[To be done]
Copy exactly the stretch of lines from the one holding "Given the choices" through the last line of the data below, inclusive. Leave out pictures.

** start Material **

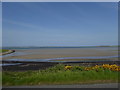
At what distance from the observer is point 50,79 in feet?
17.6

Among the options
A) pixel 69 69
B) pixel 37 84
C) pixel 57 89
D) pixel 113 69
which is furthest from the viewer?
pixel 69 69

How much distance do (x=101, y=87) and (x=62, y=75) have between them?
5.35 ft

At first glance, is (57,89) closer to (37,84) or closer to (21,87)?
(37,84)

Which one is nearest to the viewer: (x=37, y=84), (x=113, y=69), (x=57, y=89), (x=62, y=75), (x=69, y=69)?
(x=57, y=89)

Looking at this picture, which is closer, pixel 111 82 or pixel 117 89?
pixel 117 89

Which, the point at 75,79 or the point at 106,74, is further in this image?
the point at 106,74

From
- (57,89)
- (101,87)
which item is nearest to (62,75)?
(57,89)

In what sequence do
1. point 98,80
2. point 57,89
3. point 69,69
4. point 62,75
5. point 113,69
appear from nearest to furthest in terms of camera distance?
point 57,89 < point 98,80 < point 62,75 < point 113,69 < point 69,69

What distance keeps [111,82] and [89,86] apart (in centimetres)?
96

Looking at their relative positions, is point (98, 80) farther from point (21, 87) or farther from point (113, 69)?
point (21, 87)

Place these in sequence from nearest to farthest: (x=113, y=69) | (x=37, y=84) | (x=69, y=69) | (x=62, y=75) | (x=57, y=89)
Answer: (x=57, y=89) < (x=37, y=84) < (x=62, y=75) < (x=113, y=69) < (x=69, y=69)

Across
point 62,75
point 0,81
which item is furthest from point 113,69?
point 0,81

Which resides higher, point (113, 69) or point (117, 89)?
point (113, 69)

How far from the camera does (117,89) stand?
15.3 ft
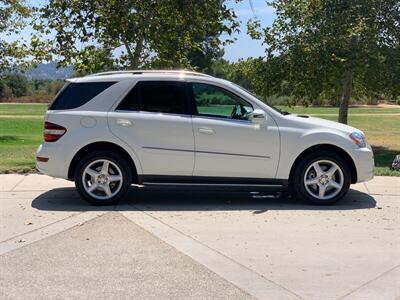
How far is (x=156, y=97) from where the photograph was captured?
794 cm

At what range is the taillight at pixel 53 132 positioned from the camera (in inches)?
303

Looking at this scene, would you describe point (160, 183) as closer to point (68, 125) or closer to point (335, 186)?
point (68, 125)

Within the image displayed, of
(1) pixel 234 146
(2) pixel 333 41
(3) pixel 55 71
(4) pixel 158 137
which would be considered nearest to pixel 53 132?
(4) pixel 158 137

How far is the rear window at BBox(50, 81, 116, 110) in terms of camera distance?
786 centimetres

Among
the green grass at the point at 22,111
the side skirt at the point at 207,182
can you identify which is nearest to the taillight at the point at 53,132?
the side skirt at the point at 207,182

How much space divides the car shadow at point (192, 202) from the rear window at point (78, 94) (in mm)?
1369

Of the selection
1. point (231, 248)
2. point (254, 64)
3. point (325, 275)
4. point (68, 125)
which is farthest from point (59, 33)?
point (325, 275)

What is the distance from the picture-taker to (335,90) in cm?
1669

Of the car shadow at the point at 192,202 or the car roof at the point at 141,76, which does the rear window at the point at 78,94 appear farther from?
the car shadow at the point at 192,202

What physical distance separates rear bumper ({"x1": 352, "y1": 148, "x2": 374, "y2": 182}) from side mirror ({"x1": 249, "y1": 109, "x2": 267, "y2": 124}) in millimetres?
1325

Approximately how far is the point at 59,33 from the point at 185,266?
313 inches

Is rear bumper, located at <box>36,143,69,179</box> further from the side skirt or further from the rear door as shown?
the side skirt

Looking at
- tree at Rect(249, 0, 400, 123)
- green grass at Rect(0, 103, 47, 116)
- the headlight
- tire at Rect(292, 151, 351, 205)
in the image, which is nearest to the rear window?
tire at Rect(292, 151, 351, 205)

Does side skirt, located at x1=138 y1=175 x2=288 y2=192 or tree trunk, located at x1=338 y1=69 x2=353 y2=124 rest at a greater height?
tree trunk, located at x1=338 y1=69 x2=353 y2=124
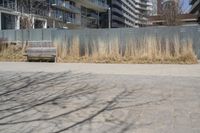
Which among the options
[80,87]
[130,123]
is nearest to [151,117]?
[130,123]

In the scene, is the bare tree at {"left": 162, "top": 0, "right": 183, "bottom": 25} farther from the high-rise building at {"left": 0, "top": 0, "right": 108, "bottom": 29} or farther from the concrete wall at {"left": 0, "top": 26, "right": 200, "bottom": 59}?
the concrete wall at {"left": 0, "top": 26, "right": 200, "bottom": 59}

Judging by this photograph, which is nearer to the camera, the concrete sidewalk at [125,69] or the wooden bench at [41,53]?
the concrete sidewalk at [125,69]

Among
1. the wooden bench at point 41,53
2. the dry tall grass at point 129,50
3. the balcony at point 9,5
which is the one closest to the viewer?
the dry tall grass at point 129,50

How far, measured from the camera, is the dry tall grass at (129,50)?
19.9 m

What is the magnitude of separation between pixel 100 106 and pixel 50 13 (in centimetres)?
5823

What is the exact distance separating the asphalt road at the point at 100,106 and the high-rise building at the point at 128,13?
9869cm

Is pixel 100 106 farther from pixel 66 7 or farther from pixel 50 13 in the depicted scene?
pixel 66 7

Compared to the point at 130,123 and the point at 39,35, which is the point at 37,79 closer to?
the point at 130,123

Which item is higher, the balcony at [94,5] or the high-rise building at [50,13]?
the balcony at [94,5]

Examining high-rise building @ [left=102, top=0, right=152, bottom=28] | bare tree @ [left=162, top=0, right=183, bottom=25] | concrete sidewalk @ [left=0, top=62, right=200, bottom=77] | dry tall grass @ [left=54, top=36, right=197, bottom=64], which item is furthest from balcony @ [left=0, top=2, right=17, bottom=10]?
high-rise building @ [left=102, top=0, right=152, bottom=28]

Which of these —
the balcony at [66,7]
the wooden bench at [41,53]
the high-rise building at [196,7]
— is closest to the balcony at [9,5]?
the balcony at [66,7]

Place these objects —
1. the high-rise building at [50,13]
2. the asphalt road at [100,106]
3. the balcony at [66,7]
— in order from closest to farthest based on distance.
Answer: the asphalt road at [100,106] → the high-rise building at [50,13] → the balcony at [66,7]

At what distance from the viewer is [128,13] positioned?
151 metres

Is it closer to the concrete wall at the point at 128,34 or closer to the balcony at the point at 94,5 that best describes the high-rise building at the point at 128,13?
the balcony at the point at 94,5
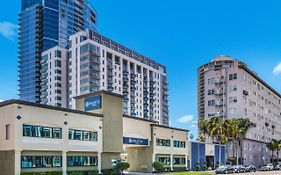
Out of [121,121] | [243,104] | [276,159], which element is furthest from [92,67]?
[121,121]

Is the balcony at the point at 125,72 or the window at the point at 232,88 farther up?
the balcony at the point at 125,72

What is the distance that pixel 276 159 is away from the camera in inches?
5281

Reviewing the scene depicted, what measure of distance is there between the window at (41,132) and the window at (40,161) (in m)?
2.55

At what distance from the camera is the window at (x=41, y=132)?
42.8 metres

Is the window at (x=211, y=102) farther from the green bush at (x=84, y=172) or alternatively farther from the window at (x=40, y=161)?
the window at (x=40, y=161)

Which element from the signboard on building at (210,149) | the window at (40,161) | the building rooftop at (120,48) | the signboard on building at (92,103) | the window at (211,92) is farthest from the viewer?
the building rooftop at (120,48)

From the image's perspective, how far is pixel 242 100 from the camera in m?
110

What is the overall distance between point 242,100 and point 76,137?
71.6m

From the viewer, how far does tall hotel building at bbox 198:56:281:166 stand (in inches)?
4353

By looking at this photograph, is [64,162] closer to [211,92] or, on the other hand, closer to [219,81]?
[219,81]

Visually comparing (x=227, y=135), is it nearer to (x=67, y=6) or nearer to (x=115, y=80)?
(x=115, y=80)

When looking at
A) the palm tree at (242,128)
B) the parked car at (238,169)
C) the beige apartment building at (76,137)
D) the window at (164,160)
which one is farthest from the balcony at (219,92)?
the beige apartment building at (76,137)

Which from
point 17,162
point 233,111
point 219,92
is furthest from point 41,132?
point 219,92

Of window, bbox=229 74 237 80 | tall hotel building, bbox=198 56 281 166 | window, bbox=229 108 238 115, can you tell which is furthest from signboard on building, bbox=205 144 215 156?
window, bbox=229 74 237 80
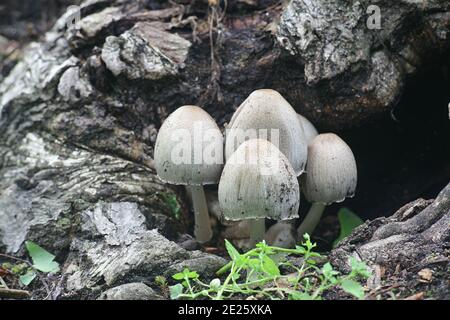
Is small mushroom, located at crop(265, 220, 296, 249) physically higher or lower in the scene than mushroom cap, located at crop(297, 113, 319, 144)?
lower

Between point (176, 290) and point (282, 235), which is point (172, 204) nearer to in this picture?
point (282, 235)

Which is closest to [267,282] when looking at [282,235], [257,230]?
[257,230]

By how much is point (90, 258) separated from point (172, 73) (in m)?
1.07

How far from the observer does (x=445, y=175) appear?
3121mm

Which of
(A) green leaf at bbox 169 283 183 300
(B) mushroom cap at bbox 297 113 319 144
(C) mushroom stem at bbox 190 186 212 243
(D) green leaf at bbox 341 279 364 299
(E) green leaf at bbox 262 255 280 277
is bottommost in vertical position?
(C) mushroom stem at bbox 190 186 212 243

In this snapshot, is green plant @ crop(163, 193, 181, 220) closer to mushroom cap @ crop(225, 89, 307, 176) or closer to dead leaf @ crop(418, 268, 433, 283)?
mushroom cap @ crop(225, 89, 307, 176)

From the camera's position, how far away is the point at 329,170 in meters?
2.58

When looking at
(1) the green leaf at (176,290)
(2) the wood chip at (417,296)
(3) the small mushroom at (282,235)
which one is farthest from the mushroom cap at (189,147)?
(2) the wood chip at (417,296)

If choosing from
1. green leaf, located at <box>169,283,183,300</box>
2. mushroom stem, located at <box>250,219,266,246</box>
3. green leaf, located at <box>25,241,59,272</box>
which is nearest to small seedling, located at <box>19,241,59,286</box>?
green leaf, located at <box>25,241,59,272</box>

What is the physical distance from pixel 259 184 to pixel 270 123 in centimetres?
37

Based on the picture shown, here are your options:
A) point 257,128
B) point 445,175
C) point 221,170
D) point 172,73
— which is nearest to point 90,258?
point 221,170

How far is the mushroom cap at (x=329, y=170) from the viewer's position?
258 centimetres

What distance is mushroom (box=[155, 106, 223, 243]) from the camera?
245 cm

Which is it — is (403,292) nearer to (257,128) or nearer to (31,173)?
(257,128)
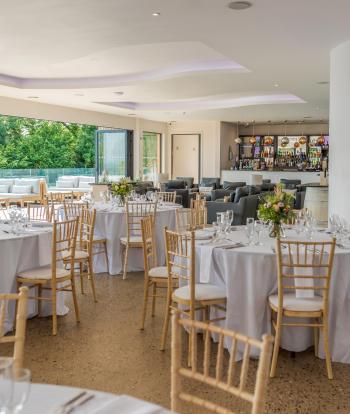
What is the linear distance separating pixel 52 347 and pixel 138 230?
3.28 m

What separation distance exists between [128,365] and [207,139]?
56.8 ft

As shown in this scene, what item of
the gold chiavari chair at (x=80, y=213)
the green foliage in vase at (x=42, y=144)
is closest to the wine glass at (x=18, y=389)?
the gold chiavari chair at (x=80, y=213)

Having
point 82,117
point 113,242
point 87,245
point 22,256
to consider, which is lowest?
point 113,242

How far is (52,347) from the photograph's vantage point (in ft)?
15.1

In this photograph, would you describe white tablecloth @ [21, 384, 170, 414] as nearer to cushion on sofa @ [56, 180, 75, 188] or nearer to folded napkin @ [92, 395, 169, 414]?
folded napkin @ [92, 395, 169, 414]

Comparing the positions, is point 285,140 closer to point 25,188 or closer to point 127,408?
point 25,188

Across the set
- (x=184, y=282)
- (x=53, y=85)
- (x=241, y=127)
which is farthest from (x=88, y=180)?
(x=184, y=282)

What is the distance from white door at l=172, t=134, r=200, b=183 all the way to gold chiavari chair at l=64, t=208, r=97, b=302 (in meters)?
14.1

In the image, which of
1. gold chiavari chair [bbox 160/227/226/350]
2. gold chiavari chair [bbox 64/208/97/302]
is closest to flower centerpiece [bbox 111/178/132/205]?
gold chiavari chair [bbox 64/208/97/302]

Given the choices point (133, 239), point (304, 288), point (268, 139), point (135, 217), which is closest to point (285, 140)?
point (268, 139)

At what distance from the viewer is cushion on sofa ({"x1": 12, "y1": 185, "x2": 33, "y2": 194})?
55.9ft

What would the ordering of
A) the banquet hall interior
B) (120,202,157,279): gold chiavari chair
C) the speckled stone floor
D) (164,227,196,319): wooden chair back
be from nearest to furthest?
1. the banquet hall interior
2. the speckled stone floor
3. (164,227,196,319): wooden chair back
4. (120,202,157,279): gold chiavari chair

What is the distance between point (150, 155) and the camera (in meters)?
20.6

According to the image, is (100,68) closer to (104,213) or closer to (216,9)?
(104,213)
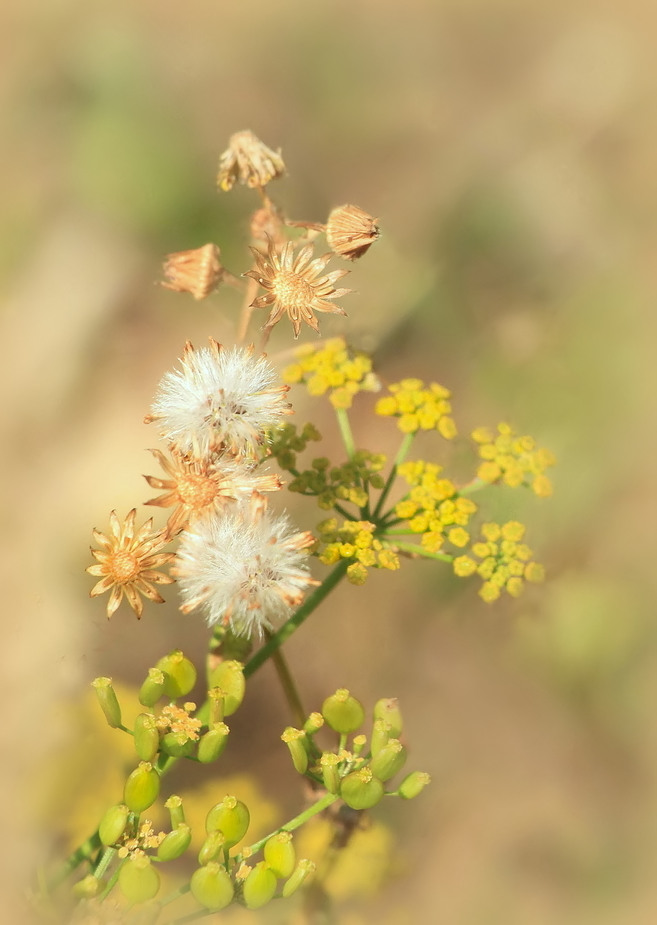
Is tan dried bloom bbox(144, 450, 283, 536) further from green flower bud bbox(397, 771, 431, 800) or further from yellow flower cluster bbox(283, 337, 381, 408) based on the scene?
green flower bud bbox(397, 771, 431, 800)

** end Material **

[Exercise result]
Given the choices point (133, 239), point (304, 288), point (268, 139), point (135, 217), which is closest to point (285, 140)?
point (268, 139)

At what distance from the viewer is cushion on sofa ({"x1": 12, "y1": 185, "x2": 33, "y2": 194})?
55.9ft

What would the ordering of
A) the banquet hall interior
B) (120,202,157,279): gold chiavari chair
C) the speckled stone floor
D) (164,227,196,319): wooden chair back
be from nearest to furthest?
1. the banquet hall interior
2. the speckled stone floor
3. (164,227,196,319): wooden chair back
4. (120,202,157,279): gold chiavari chair

What is the distance between point (150, 155) and the camera (in meters)?
20.6

According to the image, is (100,68) closer to (104,213) or closer to (216,9)?
(104,213)
Is tan dried bloom bbox(144, 450, 283, 536) further from green flower bud bbox(397, 771, 431, 800) or further from yellow flower cluster bbox(283, 337, 381, 408) based on the scene?
green flower bud bbox(397, 771, 431, 800)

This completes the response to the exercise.